First off, welcome to all of our newcomers!
As for me, my body seems to be convinced that 165.5 is the bestest number in the whole wide world - maybe that's why it has such a hard time letting it go and finally move on to... oh, I don't know, 165.0 would be nice
I've been a good girl, though (weeeell, mostly. To the best of my ability
), so I hope it's just a matter of "patience, grasshopper, patience". Right? Right?
On the other hand, I had a NSV yesterday. One that kind of scares me, to be honest. You know those special "plus size stores"? Where the smallest size is a 12? (Just picture the European equivalent of Lane Bryant, Torrid and the like)
It's offical: I can no longer shop there.

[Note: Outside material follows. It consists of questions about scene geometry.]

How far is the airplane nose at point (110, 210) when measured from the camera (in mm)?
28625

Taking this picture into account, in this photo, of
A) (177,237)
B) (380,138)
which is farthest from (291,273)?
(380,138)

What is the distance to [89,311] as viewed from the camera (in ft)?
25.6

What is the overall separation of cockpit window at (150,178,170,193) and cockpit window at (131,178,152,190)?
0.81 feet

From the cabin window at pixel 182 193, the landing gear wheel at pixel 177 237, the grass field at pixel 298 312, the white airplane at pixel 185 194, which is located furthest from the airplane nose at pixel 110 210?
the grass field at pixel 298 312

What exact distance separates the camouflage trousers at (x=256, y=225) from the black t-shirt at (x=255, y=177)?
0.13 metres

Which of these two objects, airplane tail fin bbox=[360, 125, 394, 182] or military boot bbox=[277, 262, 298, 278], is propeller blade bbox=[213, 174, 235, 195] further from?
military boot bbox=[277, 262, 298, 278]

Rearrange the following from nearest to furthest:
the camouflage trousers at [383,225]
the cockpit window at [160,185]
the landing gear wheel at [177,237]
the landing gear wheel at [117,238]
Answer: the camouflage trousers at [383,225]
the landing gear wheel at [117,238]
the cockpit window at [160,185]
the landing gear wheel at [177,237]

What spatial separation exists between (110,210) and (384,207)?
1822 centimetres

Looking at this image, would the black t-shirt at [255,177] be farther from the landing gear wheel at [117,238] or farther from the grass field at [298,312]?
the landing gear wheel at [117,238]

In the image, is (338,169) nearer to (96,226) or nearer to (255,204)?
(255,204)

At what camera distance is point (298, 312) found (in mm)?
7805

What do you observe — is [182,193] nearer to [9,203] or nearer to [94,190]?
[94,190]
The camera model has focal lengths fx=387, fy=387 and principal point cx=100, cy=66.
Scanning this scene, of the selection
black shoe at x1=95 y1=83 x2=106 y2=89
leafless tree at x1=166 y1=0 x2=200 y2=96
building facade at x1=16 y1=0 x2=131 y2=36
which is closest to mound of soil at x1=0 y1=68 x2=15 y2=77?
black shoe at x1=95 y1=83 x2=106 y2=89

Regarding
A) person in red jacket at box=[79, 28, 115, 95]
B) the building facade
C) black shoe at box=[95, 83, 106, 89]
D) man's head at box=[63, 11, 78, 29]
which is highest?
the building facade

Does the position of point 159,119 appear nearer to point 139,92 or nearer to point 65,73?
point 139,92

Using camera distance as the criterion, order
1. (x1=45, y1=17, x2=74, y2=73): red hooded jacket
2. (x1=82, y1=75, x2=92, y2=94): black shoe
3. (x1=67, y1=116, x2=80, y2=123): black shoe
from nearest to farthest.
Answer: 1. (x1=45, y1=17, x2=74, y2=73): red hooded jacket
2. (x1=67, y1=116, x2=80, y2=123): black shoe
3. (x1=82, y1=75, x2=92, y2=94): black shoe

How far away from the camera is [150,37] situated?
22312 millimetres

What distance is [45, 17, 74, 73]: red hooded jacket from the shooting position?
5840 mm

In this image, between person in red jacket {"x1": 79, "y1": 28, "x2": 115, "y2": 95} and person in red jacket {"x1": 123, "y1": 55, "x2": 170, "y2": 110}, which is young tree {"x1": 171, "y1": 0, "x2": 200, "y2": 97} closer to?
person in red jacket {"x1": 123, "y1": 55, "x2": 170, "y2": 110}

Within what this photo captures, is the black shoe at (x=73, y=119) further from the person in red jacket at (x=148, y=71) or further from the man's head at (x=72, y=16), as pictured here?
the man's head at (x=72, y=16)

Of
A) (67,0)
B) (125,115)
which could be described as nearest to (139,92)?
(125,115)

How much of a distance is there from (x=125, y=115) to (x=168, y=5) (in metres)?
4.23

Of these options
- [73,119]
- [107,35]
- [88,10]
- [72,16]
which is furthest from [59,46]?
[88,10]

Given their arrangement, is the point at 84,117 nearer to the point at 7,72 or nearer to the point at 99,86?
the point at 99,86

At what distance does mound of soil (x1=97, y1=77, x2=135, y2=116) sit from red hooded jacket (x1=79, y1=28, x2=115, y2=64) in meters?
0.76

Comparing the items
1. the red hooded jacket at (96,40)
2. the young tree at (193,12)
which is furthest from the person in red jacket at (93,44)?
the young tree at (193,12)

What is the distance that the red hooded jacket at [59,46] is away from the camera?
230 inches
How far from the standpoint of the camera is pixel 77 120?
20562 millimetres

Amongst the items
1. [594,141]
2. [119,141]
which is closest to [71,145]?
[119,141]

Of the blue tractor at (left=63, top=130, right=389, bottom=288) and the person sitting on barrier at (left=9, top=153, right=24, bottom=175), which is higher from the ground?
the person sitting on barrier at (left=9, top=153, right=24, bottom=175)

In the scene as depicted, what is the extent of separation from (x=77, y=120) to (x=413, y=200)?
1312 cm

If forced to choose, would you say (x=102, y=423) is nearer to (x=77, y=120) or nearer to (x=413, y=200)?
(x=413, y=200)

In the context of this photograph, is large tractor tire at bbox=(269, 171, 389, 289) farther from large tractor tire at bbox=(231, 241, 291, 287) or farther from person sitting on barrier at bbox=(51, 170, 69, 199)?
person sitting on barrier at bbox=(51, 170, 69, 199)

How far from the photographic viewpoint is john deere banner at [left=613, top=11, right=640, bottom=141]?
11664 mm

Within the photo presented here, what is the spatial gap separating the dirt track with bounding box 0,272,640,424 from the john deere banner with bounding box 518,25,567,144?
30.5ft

A couple of weeks ago, I had finally accepted that I needed to buy some new clothes (mainly because I have no desire to repeat my experience from last July which I usually just refer to as "The Incident": I lost my pants in public. Thank goodness there was no-one around to witness... well, you know
). Anyways, I ordered a couple of pants and shirts in their smallest size - and I had to send each and every one of them back. All of them were too big. So I then ordered some pants and shirts from a "regular size store", and with the way that "vanity sizing" goes here, I thought I'd need a size 12 for sure. Then a friend of mine butted in and persuaded me to go for a 10. "Just for fun". Yeah, right, as if... But, I did. Just to humor her.
Long story short - I'm apparently now a "regular size" 10
And for some reason this scares me. A lot. Now is that silly or what?
Oh well, I guess that gives me something to ponder, hm?